**Task details**
Please reproduce the lines from the one containing "scientific name: Muntiacus vuquangensis" through the end of the data below exactly as they stand, and omit all pictures.

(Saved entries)
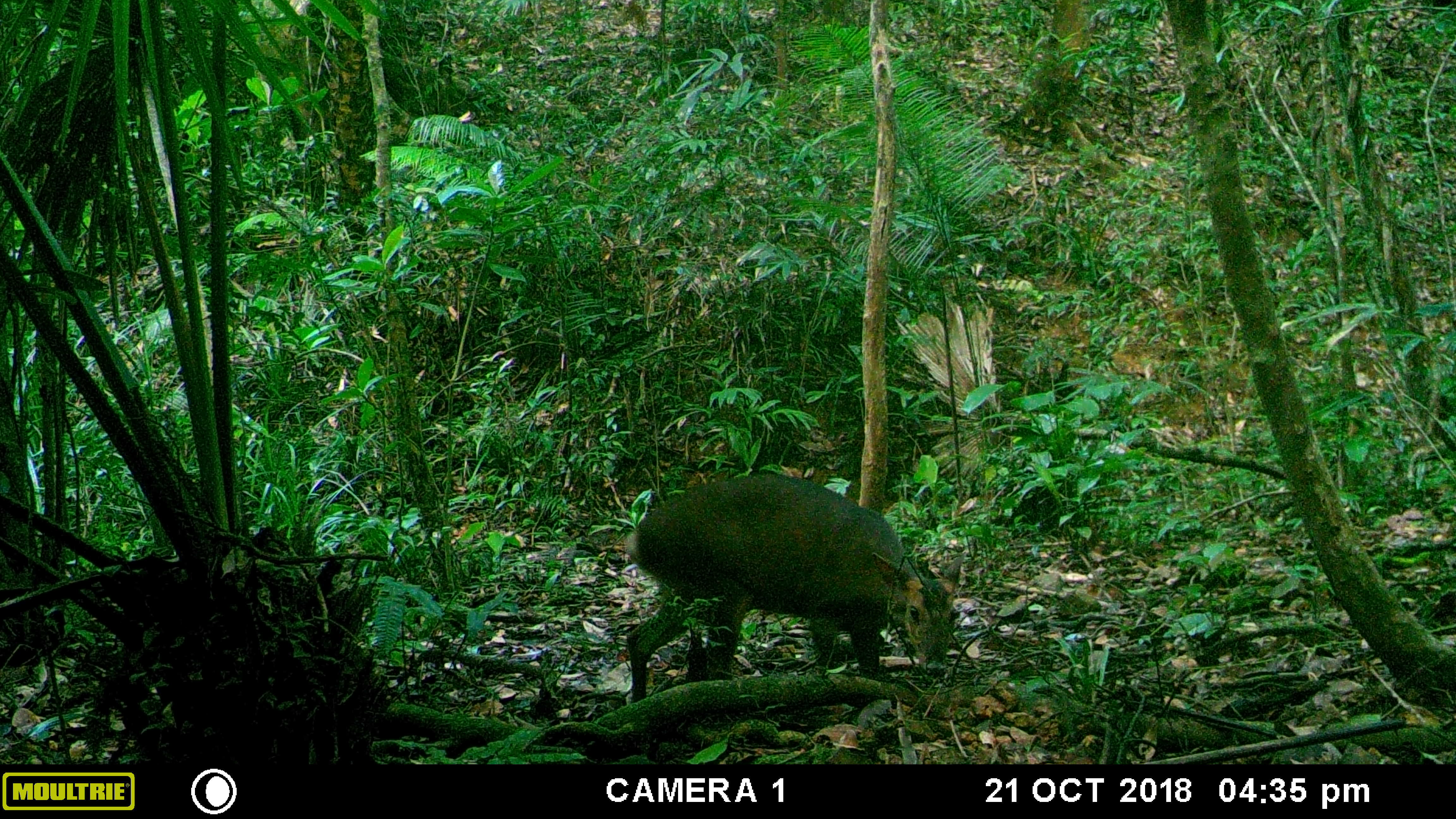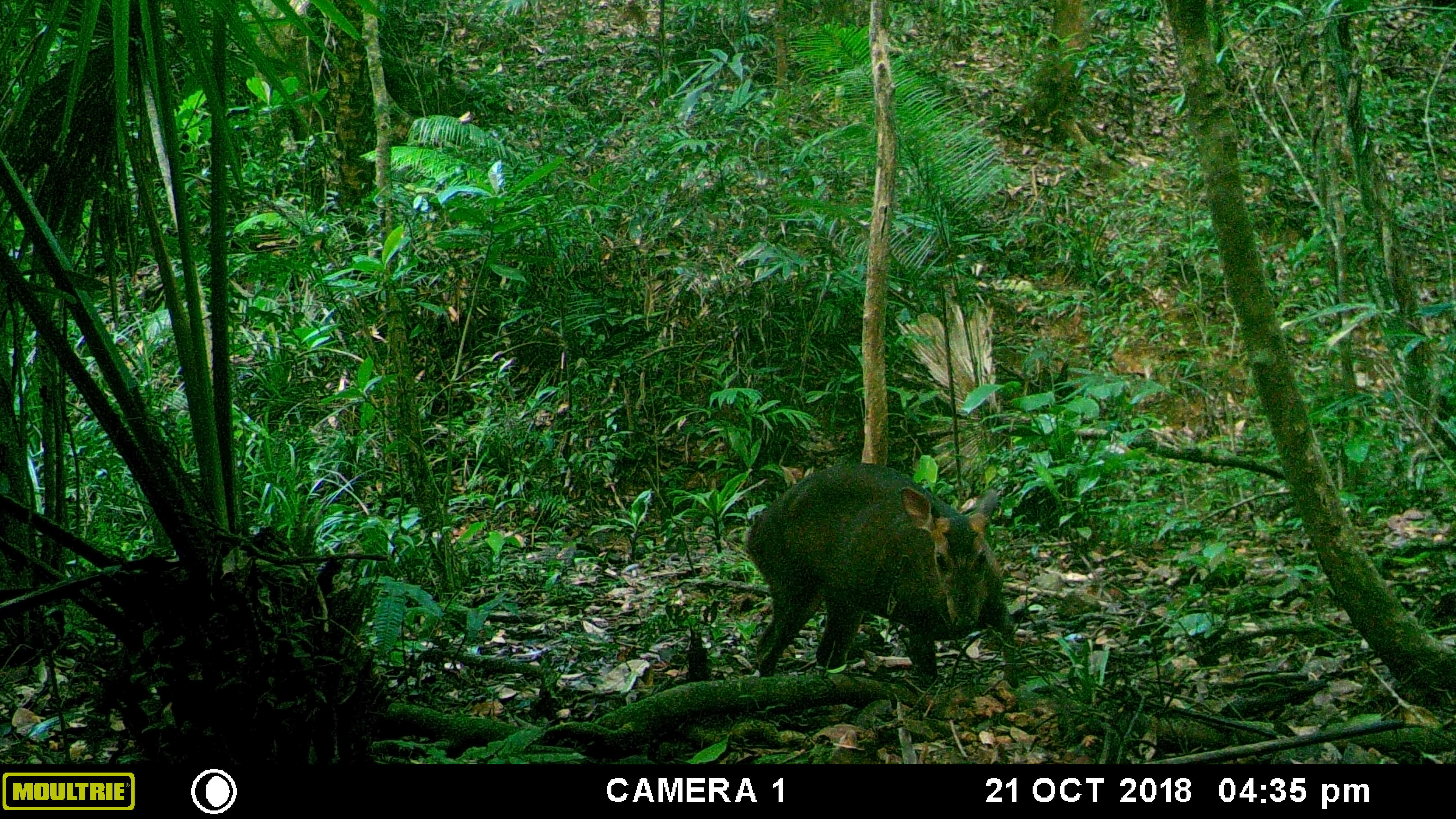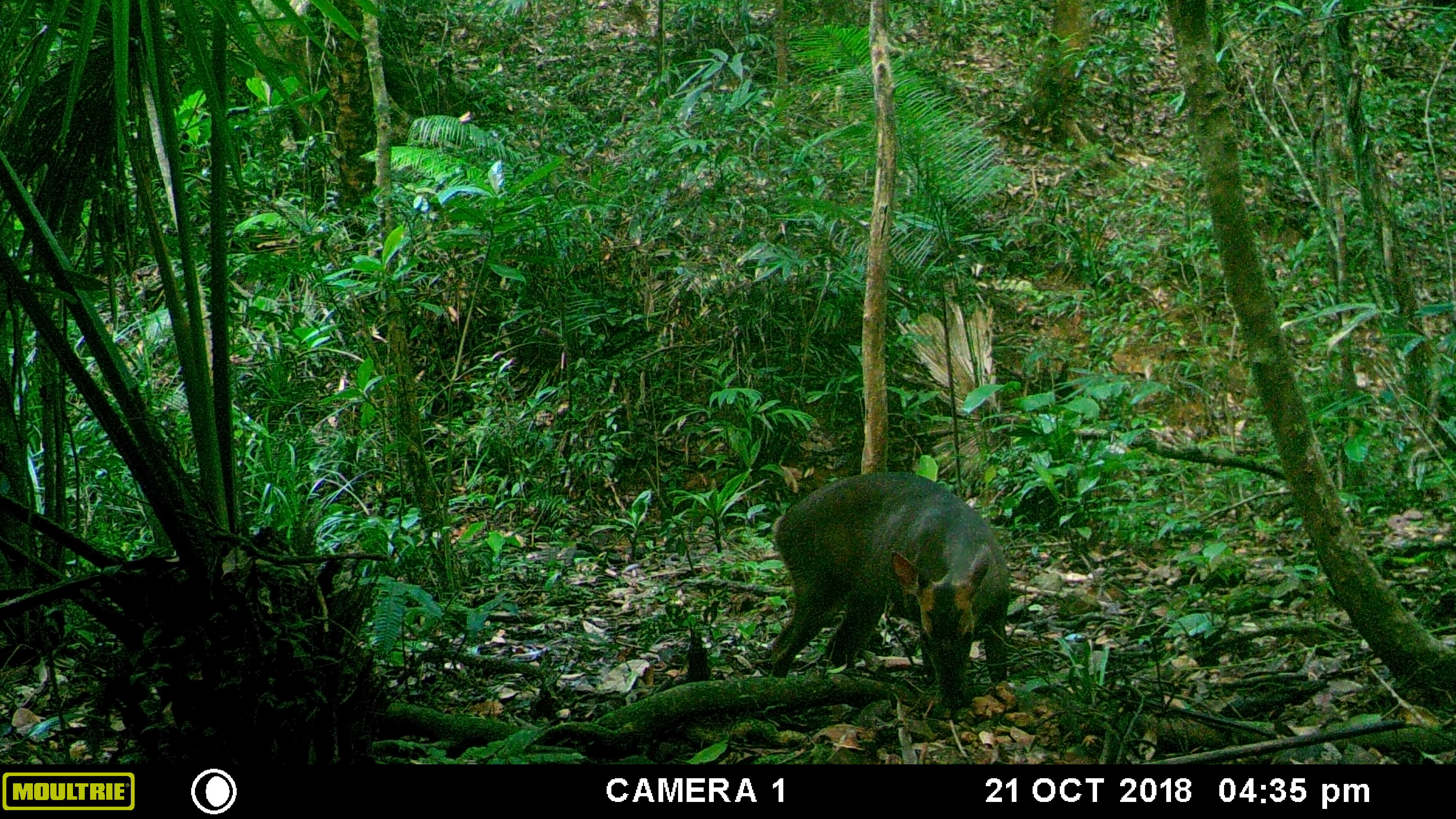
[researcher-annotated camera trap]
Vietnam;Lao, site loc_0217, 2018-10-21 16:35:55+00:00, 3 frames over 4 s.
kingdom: Animalia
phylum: Chordata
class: Mammalia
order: Artiodactyla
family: Cervidae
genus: Muntiacus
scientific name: Muntiacus vuquangensis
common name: large-antlered muntjac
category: large antlered muntjac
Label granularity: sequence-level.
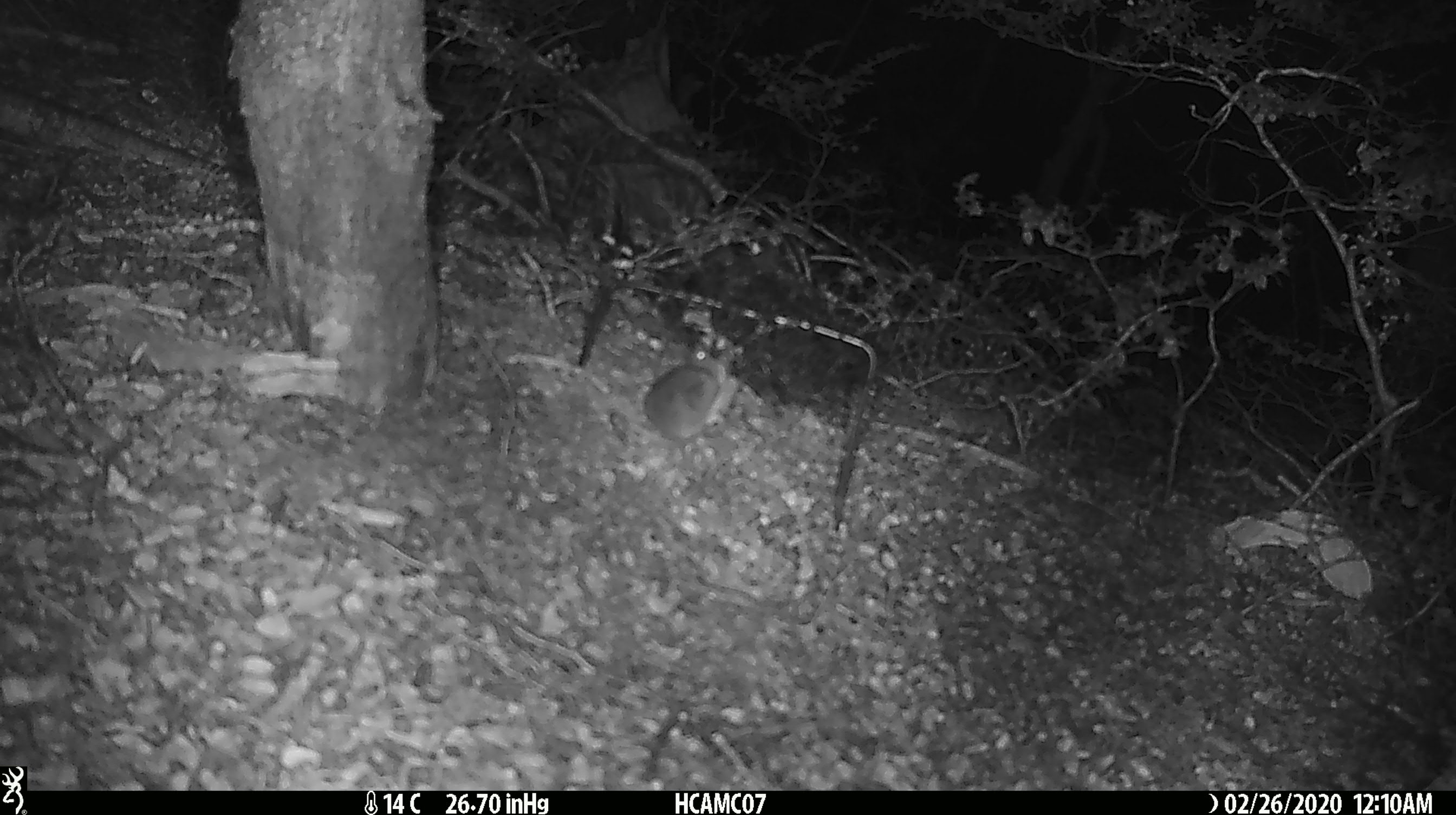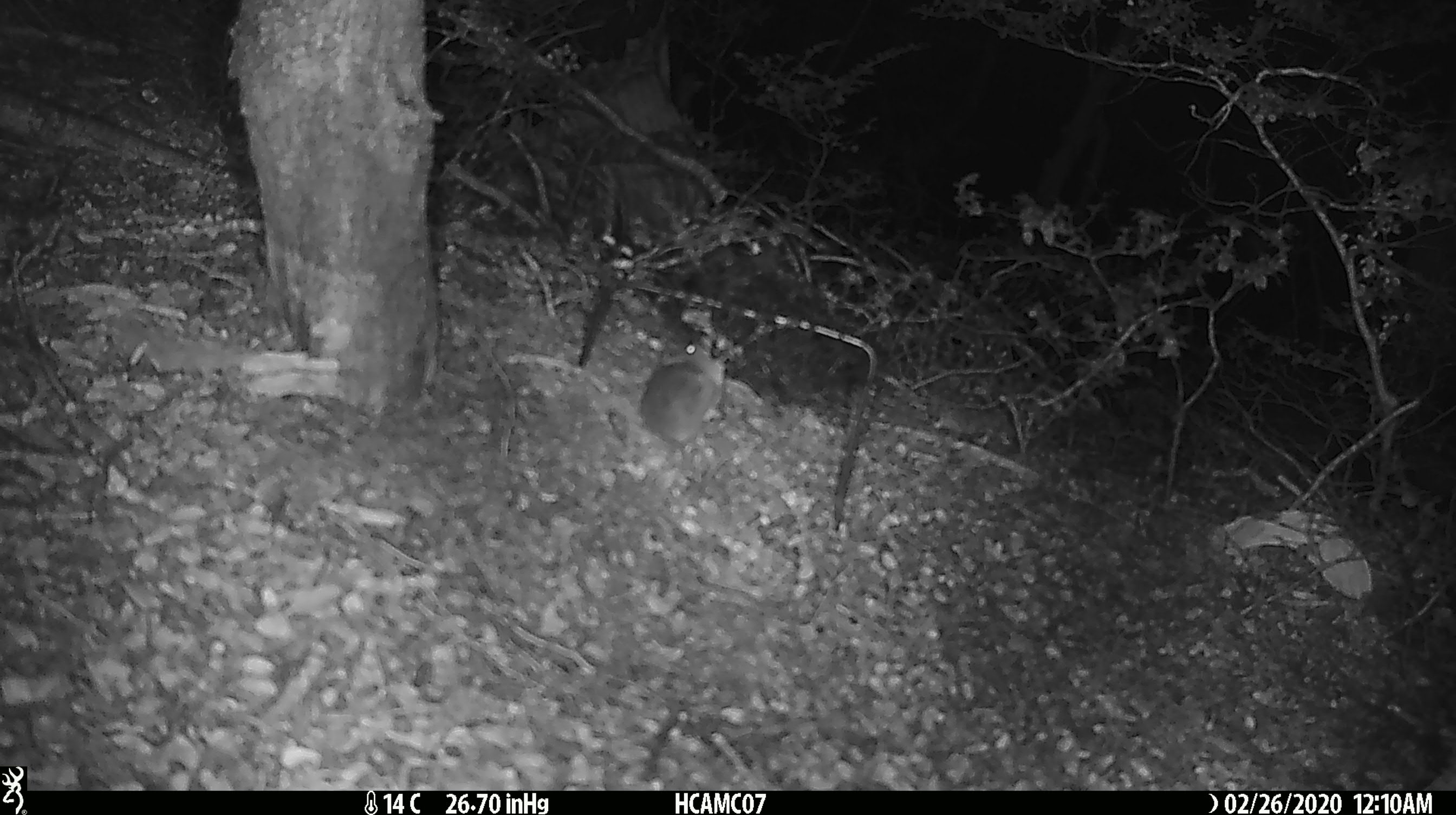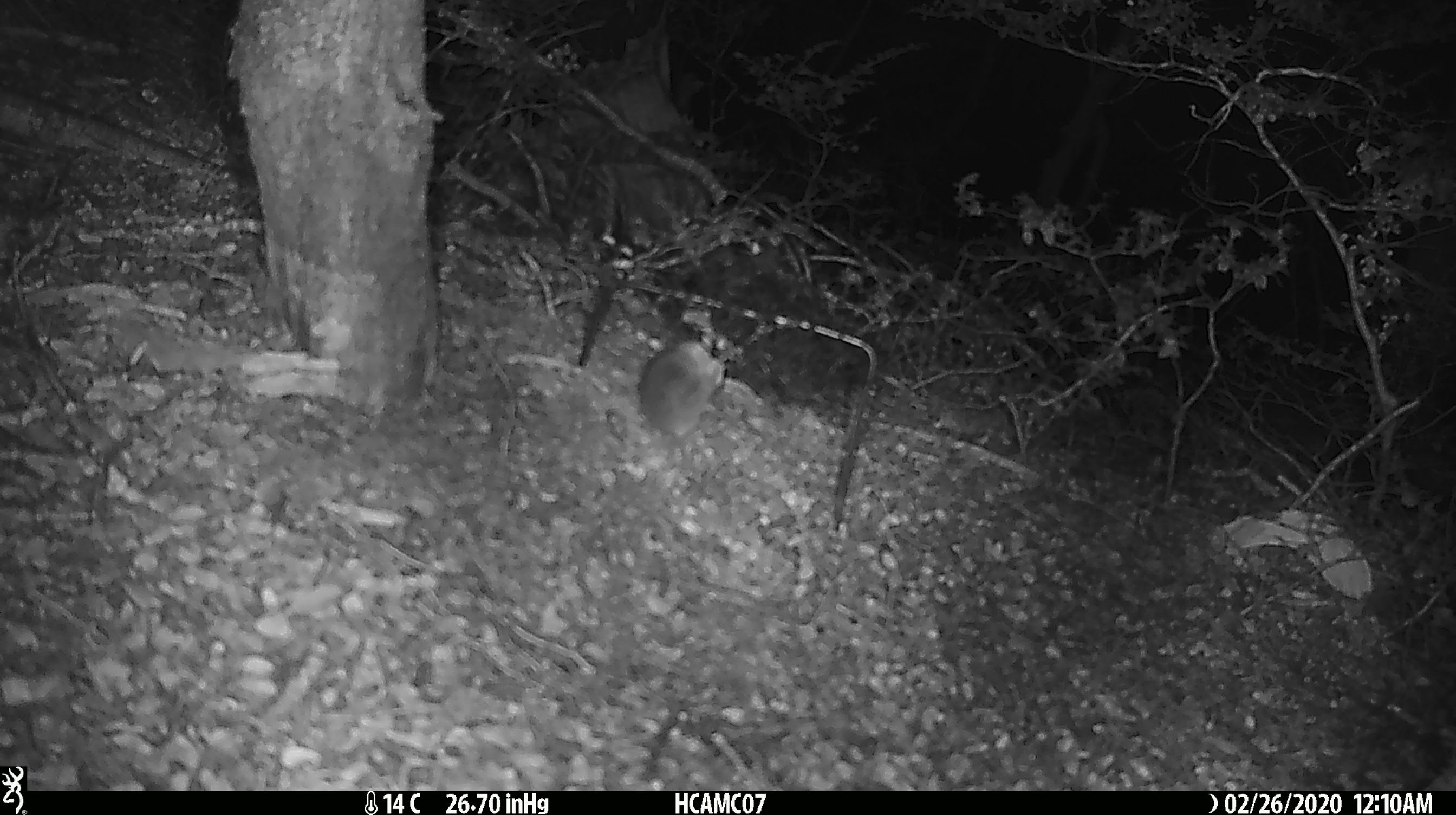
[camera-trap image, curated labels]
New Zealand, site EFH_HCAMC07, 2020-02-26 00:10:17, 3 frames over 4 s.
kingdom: Animalia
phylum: Chordata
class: Mammalia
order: Rodentia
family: Muridae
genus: Mus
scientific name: Mus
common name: mouse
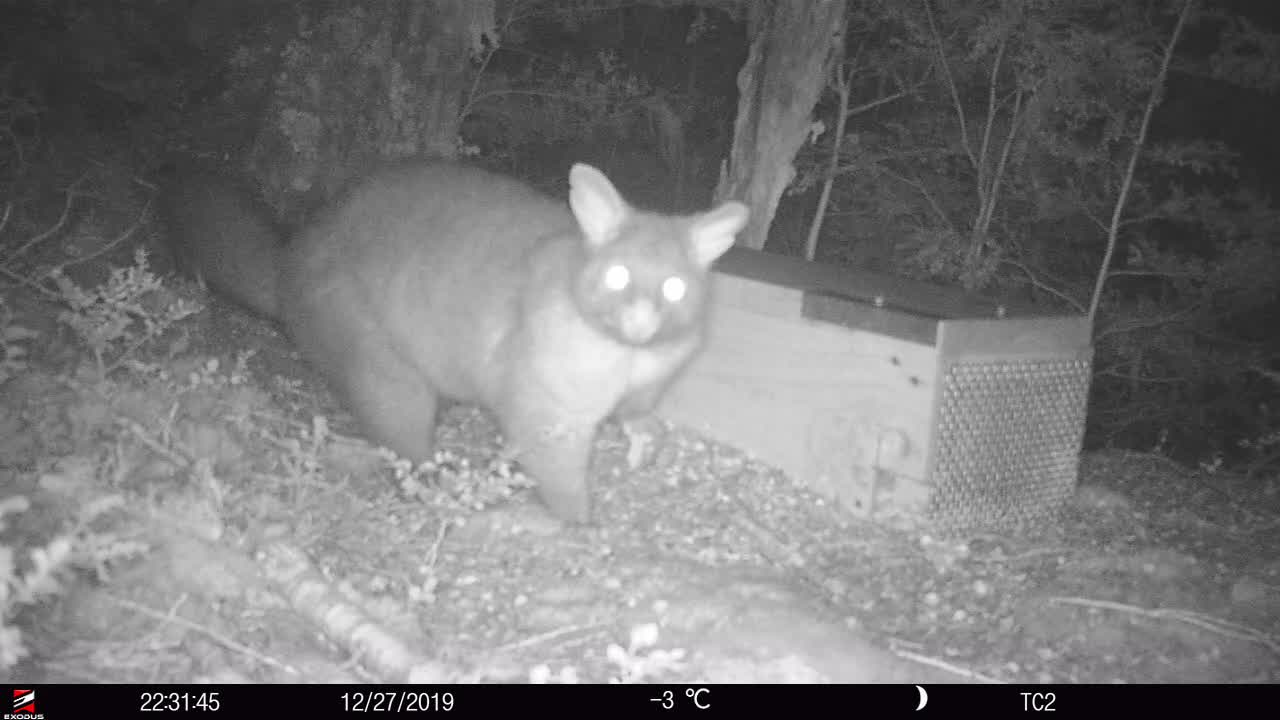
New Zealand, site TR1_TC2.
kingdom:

**Response below**
scientific name: Muntiacus vuquangensis
common name: large-antlered muntjac
category: large antlered muntjac
Label granularity: sequence-level.
[camera-trap image, curated labels]
New Zealand, site EFH_HCAMC07, 2020-02-26 00:10:17, 3 frames over 4 s.
kingdom: Animalia
phylum: Chordata
class: Mammalia
order: Rodentia
family: Muridae
genus: Mus
scientific name: Mus
common name: mouse
New Zealand, site TR1_TC2.
kingdom:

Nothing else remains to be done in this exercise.